4. My time as a Health Sciences Library intern
This year the Health Sciences Libraries got to host the amazing Emily Ramirez through the Step UP internship program, which trains and places high school youth in paid internships. Emily shared her intern experience in her own words through a photo journal. This post was the fist in the series, where Emily shares a few snapshots of glass bottles from the Wangensteen Historical Library’s infant feeding collection.
3. What’s new at the Wangensteen?
Our library collections are always growing, and the Wangensteen Historical Library of Biology and Medicine is no exception. But how do our curators decide what new purchases to select? Get a sneak peak at six books that the Wangensteen purchased in the last year, and learn more about our collection development mission.
2. UMN Student wins national award with Libraries’ help
The Health Sciences Library Virtual Reality (VR) Studio welcomed a cross-campus collaboration with the College of Design. The outcome? Design student Kim Than won a national award for her VR presentation of a retail store. The prize? A paid internship at the Kate Spade fashion house in New York City. “Our students have the cutting edge skills that they need” because of the Libraries’ Virtual Reality Studio, says Professor Juanjuan Wu. This collaboration is a perfect example of how the Health Sciences Libraries can open opportunities for interdisciplinary innovation.

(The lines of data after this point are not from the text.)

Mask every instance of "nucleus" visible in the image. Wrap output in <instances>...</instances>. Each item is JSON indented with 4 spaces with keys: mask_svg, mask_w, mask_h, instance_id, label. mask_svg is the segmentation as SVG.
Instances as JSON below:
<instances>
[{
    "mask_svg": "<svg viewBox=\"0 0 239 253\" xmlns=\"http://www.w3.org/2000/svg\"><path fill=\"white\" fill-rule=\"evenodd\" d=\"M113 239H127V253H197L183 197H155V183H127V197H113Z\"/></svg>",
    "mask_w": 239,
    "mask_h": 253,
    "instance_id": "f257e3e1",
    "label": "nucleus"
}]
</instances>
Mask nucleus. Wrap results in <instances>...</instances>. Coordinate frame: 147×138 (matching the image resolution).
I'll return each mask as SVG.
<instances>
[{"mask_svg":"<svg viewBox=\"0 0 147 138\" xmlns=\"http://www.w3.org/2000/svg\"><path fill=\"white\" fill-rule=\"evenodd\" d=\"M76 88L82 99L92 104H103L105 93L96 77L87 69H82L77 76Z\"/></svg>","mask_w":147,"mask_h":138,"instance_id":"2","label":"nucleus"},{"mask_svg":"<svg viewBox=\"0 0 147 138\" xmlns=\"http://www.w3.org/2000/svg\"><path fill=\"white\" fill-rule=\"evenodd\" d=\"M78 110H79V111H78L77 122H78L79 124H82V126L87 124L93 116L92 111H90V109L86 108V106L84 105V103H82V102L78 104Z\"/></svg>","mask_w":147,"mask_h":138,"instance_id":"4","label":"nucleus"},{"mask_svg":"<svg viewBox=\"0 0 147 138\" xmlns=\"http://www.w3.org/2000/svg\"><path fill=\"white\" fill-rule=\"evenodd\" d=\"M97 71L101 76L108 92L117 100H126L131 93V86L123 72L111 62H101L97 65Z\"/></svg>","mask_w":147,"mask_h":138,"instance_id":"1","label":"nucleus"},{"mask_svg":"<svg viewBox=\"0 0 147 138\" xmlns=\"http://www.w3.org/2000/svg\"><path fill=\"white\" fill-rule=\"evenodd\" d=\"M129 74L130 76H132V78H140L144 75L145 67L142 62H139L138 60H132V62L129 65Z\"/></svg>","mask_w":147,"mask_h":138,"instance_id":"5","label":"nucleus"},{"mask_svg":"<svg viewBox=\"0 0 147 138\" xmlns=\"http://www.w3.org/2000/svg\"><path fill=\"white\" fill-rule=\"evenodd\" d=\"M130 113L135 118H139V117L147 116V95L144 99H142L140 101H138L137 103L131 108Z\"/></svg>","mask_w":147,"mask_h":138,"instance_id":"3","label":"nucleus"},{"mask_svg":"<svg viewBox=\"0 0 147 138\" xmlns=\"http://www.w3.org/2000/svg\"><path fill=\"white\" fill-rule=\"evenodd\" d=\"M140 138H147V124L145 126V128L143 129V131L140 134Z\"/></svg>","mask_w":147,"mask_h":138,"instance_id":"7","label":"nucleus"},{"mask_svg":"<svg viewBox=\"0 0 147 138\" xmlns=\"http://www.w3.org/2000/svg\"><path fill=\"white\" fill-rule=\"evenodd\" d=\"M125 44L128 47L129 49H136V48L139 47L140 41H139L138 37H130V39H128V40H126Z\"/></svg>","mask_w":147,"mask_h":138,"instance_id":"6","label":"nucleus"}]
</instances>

1. Libraries play a key role in international dentistry exchange
Students of dentistry from Heidelberg University were introduced to the high-tech spaces in the Health Sciences Library and the history-rich learning environments in the Wangensteen Historical Library of Biology and Medicine. The visit inspired a new partnership within the School of Dentistry’s Dental Professional Development 1, led by course director Karin Quick in partnership with Dentistry Librarian Nicole Theis-Mahon. This work made a difference to the students, including Atlanta Roloff, DDS ’22, who said the exchange “opened my mind to the fact that there are so many ways to approach every situation, and the more ways I can learn, and the more people I can find to teach me their perspectives, the better dentist I will become.”